TEXT SHOWN:
_ _ _ _ _

The last two lessons set the stage: lesson 1 framed reinforcement learning as the third major ML regime with its own agent-environment loop, and lesson 2 walked through behavioral cloning and the way its long-horizon failure mode (the O(epsilon T squared) blow-up) makes the case for genuine RL. This lesson makes the loop precise. Without the formal language, every algorithm in the rest of the track would have to be asserted; with it, they can be derived.

The formal language is the Markov decision process (MDP), and the objects it gives you, value functions and the Bellman equation, are what policy gradients, Q-learning, actor-critic, trust-region methods, model-based RL, offline RL, and RLHF are all defined against. By the end of this lesson you will be able to state an RL problem as an MDP, write down the value and Q-functions, recognize the Bellman recursion, and solve a small MDP by hand.

A Markov decision process is the tuple (S, A, P, R, gamma):

  • S is the set of states. A state is whatever information the agent observes that lets it decide; for an Atari agent it might be the last few frames of the screen, for a chess agent the current board, for a robot a vector of joint angles and velocities. The state can be discrete (chess) or continuous (robot).
  • A is the set of actions. Whatever the agent can do: joystick directions, board moves, joint torques, tokens to emit. Also discrete or continuous.
  • P(s’ | s, a) is the transition function: the probability of landing in state s’ after taking action a in state s. In a deterministic environment, P(s’ | s, a) = 1 for exactly one s’ and zero for the rest. In a stochastic environment (a robot whose actuators are noisy, a card game with a shuffled deck), it spreads probability across several outcomes.
  • R(s, a) is the reward function: the number the environment hands back when action a is taken in state s. (Sometimes written R(s, a, s’) if the reward also depends on the next state.) Designing this is its own craft.
  • gamma is the discount factor, gamma in [0, 1), weighting future rewards relative to immediate ones, exactly as in lesson 1.

That five-tuple is the entire definition of the RL problem. Everything else in the track, every algorithm, every value function, every policy update, is a way of acting in or learning about an MDP.

The “Markov” in MDP refers to one assumption: the next state and reward depend only on the current state and action, not on any earlier history.

P(s_(t+1), r_t | s_t, a_t, s_(t-1), a_(t-1), ...) = P(s_(t+1), r_t | s_t, a_t)

Once you know the current state and action, the past is irrelevant. This is what makes the formalism tractable. Without it the agent would need infinite memory of the full trajectory to make decisions, and dynamic programming and value functions could not be defined recursively.

_ _ _ _ _

DATASET SECTION:
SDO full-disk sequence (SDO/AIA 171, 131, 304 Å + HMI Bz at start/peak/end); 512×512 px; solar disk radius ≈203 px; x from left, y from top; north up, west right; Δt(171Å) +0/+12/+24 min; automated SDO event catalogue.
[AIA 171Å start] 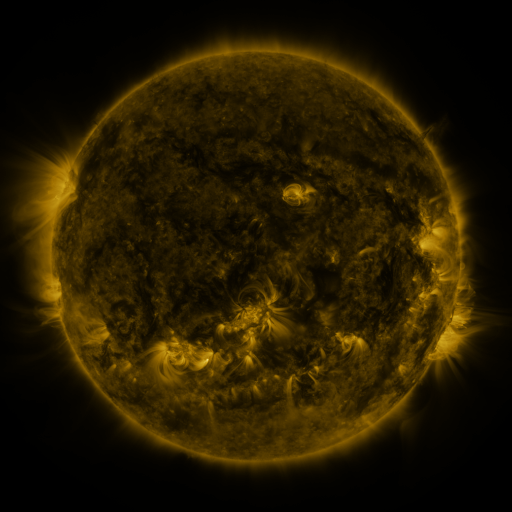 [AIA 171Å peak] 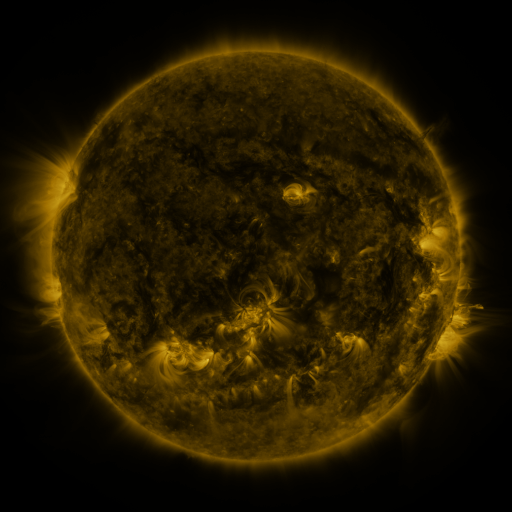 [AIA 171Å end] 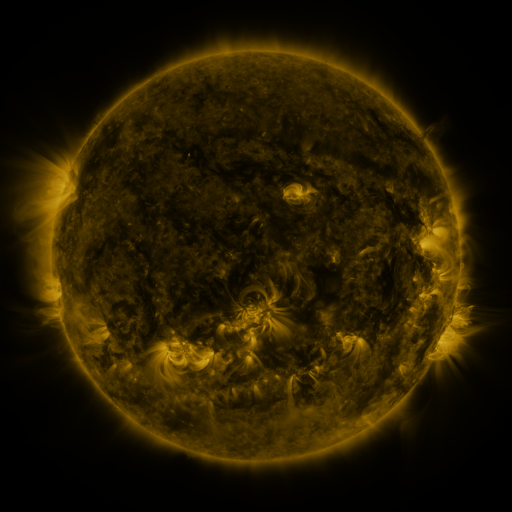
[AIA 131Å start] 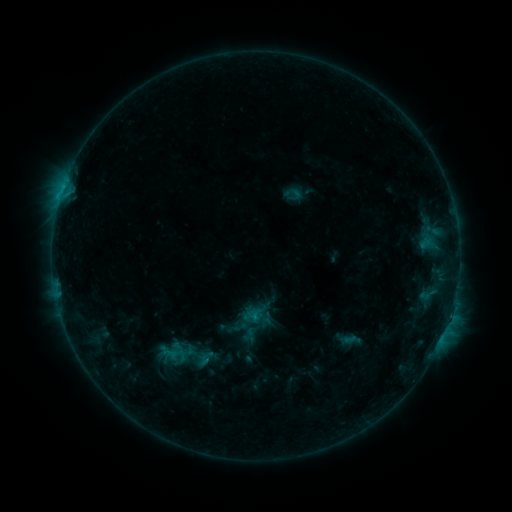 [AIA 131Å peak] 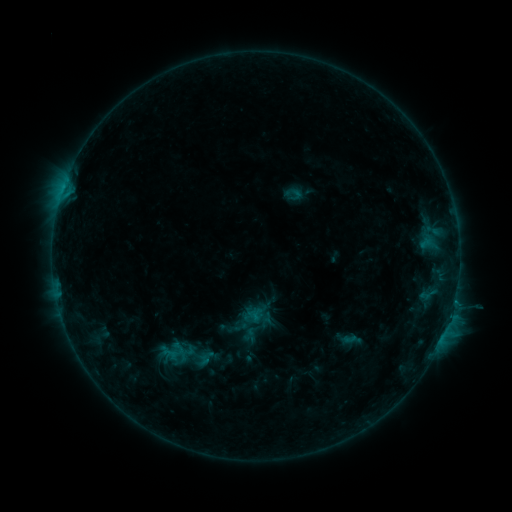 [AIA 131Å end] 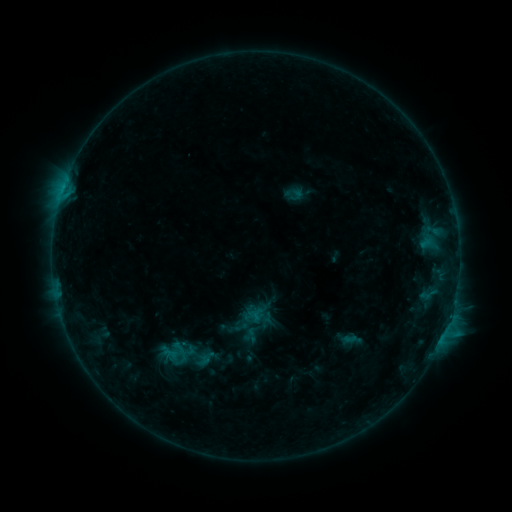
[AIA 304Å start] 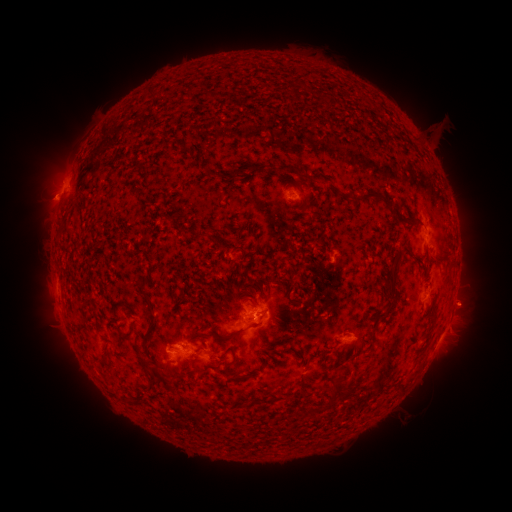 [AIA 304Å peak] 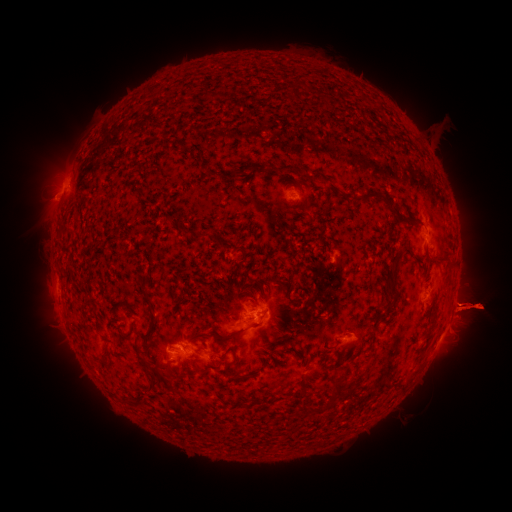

_ _ _ _ _

REQUEST 1: According to the lesson text, what does the "Markov" in MDP refer to?
REQUEST 2: List each element of the five-tuple that defines a Markov decision process in the lesson text, with what the lesson text says it is.

TASK OUTPUT 1: It refers to the assumption that the next state and reward depend only on the current state and action, not on any earlier history.

TASK OUTPUT 2:
- S: the set of states
- A: the set of actions
- P(s' | s, a): the transition function
- R(s, a): the reward function
- gamma: the discount factor